- _TASK DETAILS_:
Render every line of the listing below as a numbered list, leaving out the blank lines.

— Start of RECORDS FOR THE EXERCISE —

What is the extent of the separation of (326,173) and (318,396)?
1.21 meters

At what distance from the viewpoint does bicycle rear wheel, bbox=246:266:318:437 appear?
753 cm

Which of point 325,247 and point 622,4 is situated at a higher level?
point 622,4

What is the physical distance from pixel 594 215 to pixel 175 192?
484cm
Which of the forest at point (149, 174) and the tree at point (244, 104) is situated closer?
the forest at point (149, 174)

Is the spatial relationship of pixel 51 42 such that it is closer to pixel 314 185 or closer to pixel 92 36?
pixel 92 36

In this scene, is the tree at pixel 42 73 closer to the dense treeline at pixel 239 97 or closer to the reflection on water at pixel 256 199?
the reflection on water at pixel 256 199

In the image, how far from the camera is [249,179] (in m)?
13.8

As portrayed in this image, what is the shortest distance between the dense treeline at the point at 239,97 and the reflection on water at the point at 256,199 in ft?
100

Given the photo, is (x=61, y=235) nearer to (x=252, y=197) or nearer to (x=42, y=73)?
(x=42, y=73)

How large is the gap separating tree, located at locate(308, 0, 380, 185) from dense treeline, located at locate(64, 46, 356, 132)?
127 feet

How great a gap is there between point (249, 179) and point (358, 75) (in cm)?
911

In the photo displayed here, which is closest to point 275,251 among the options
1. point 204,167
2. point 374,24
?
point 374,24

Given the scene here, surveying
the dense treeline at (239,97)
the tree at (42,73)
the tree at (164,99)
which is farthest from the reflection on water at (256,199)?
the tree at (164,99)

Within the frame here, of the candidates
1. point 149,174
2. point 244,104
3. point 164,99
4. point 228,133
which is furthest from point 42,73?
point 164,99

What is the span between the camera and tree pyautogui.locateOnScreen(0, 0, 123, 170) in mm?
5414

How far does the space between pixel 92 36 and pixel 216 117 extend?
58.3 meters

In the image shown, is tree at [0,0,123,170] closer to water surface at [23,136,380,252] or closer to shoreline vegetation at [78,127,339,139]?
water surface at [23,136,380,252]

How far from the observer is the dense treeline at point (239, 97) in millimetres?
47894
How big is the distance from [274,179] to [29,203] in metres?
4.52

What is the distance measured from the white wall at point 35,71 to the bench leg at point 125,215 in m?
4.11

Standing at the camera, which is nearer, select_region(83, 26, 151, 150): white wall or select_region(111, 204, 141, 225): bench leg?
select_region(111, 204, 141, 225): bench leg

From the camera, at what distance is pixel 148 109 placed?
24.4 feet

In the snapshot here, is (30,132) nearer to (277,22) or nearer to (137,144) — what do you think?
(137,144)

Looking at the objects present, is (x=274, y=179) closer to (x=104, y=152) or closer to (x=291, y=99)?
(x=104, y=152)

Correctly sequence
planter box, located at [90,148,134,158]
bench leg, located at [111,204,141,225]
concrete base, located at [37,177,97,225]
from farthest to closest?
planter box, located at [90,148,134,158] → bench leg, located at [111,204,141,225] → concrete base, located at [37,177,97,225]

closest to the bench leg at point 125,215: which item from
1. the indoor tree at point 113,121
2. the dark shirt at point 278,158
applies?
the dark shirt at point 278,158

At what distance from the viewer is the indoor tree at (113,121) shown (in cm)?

— End of RECORDS FOR THE EXERCISE —

- _SOLUTION FOR THIS EXERCISE_:
1. What is the extent of the separation of (326,173) and (318,396)?
2. 1.21 meters
3. At what distance from the viewpoint does bicycle rear wheel, bbox=246:266:318:437 appear?
4. 753 cm
5. Which of point 325,247 and point 622,4 is situated at a higher level?
6. point 622,4
7. What is the physical distance from pixel 594 215 to pixel 175 192?
8. 484cm
9. Which of the forest at point (149, 174) and the tree at point (244, 104) is situated closer?
10. the forest at point (149, 174)
11. Is the spatial relationship of pixel 51 42 such that it is closer to pixel 314 185 or closer to pixel 92 36?
12. pixel 92 36
13. In this scene, is the tree at pixel 42 73 closer to the dense treeline at pixel 239 97 or closer to the reflection on water at pixel 256 199?
14. the reflection on water at pixel 256 199
15. In the image, how far from the camera is [249,179] (in m)?
16. 13.8
17. As portrayed in this image, what is the shortest distance between the dense treeline at the point at 239,97 and the reflection on water at the point at 256,199 in ft?
18. 100
19. Given the photo, is (x=61, y=235) nearer to (x=252, y=197) or nearer to (x=42, y=73)?
20. (x=42, y=73)
21. How large is the gap separating tree, located at locate(308, 0, 380, 185) from dense treeline, located at locate(64, 46, 356, 132)?
22. 127 feet
23. How great a gap is there between point (249, 179) and point (358, 75) (in cm)?
24. 911
25. In the photo displayed here, which is closest to point 275,251 among the options
26. 1. point 204,167
27. 2. point 374,24
28. ?
29. point 374,24
30. Given the scene here, surveying
31. the dense treeline at (239,97)
32. the tree at (42,73)
33. the tree at (164,99)
34. which is farthest from the reflection on water at (256,199)?
35. the tree at (164,99)
36. Within the frame here, of the candidates
37. 1. point 149,174
38. 2. point 244,104
39. 3. point 164,99
40. 4. point 228,133
41. which is furthest from point 42,73?
42. point 164,99
43. What is the span between the camera and tree pyautogui.locateOnScreen(0, 0, 123, 170) in mm?
44. 5414
45. How far does the space between pixel 92 36 and pixel 216 117 extend?
46. 58.3 meters
47. In the image shown, is tree at [0,0,123,170] closer to water surface at [23,136,380,252] or closer to shoreline vegetation at [78,127,339,139]?
48. water surface at [23,136,380,252]
49. How far from the observer is the dense treeline at point (239, 97) in millimetres?
50. 47894
51. How big is the distance from [274,179] to [29,203] in metres?
52. 4.52
53. What is the distance measured from the white wall at point 35,71 to the bench leg at point 125,215 in m?
54. 4.11
55. Standing at the camera, which is nearer, select_region(83, 26, 151, 150): white wall or select_region(111, 204, 141, 225): bench leg?
56. select_region(111, 204, 141, 225): bench leg
57. From the camera, at what distance is pixel 148 109 placed?
58. 24.4 feet
59. In the snapshot here, is (30,132) nearer to (277,22) or nearer to (137,144) — what do you think?
60. (137,144)
61. Looking at the objects present, is (x=274, y=179) closer to (x=104, y=152) or closer to (x=291, y=99)?
62. (x=104, y=152)
63. Correctly sequence
64. planter box, located at [90,148,134,158]
65. bench leg, located at [111,204,141,225]
66. concrete base, located at [37,177,97,225]
67. from farthest to closest?
68. planter box, located at [90,148,134,158] → bench leg, located at [111,204,141,225] → concrete base, located at [37,177,97,225]
69. closest to the bench leg at point 125,215: which item from
70. 1. the indoor tree at point 113,121
71. 2. the dark shirt at point 278,158
72. applies?
73. the dark shirt at point 278,158
74. At what distance from the viewer is the indoor tree at (113,121) shown (in cm)?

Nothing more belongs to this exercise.